Abstract

Closing-in (CI) in visuo-constructional tasks occurs when a drawing is reproduced close to or superimposed on the original model. CI has been often observed in Alzheimer disease (AD) patients and only rarely investigated in patients with vascular dementia (VD). Recent studies suggested that CI in AD patients represents a default behavior released by frontal-executive impairments, but the cognitive mechanisms behind this phenomenon in VD patients have not been clarified. We aimed to ascertain whether the same mechanisms could determine CI in VD and in AD patients. For this purpose we explored whether CI is related to frontal-executive or visuospatial impairments in a prospective sample of AD and VD patients, and investigated whether CI can be induced by a secondary task in patients with either disease.
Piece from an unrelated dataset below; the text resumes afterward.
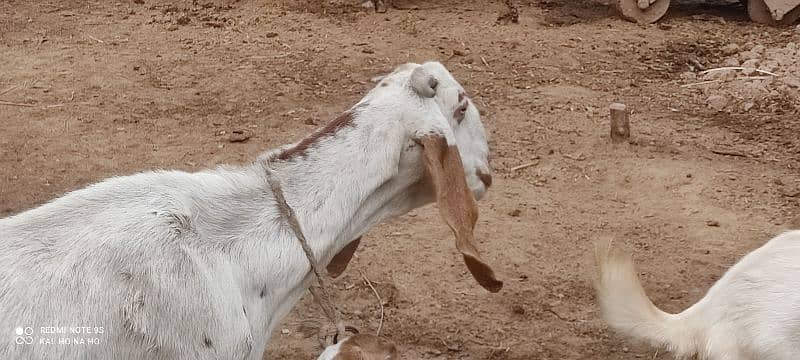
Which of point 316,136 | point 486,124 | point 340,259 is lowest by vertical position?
point 486,124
Sixty-three VD patients and 70 AD patients underwent a neuropsychological assessment of frontal-executive and visuospatial skills, and a copying drawings task for CI. Moreover, VD and AD patients without CI also performed a drawing copying task combined with a simple or a demanding verbal task. In both VD and AD patients CI was related to frontal-executive impairments, with more severe forms of CI related to greater frontal-executive defects. In AD patients the tendency to deviate toward a salient model was significantly enhanced by reduction of cognitive resources, whereas VD could compensate for this tendency. CI is related to the tendency to deviate toward a salient model and can be released by frontal-executive impairments in demented patients, independently from clinical diagnosis.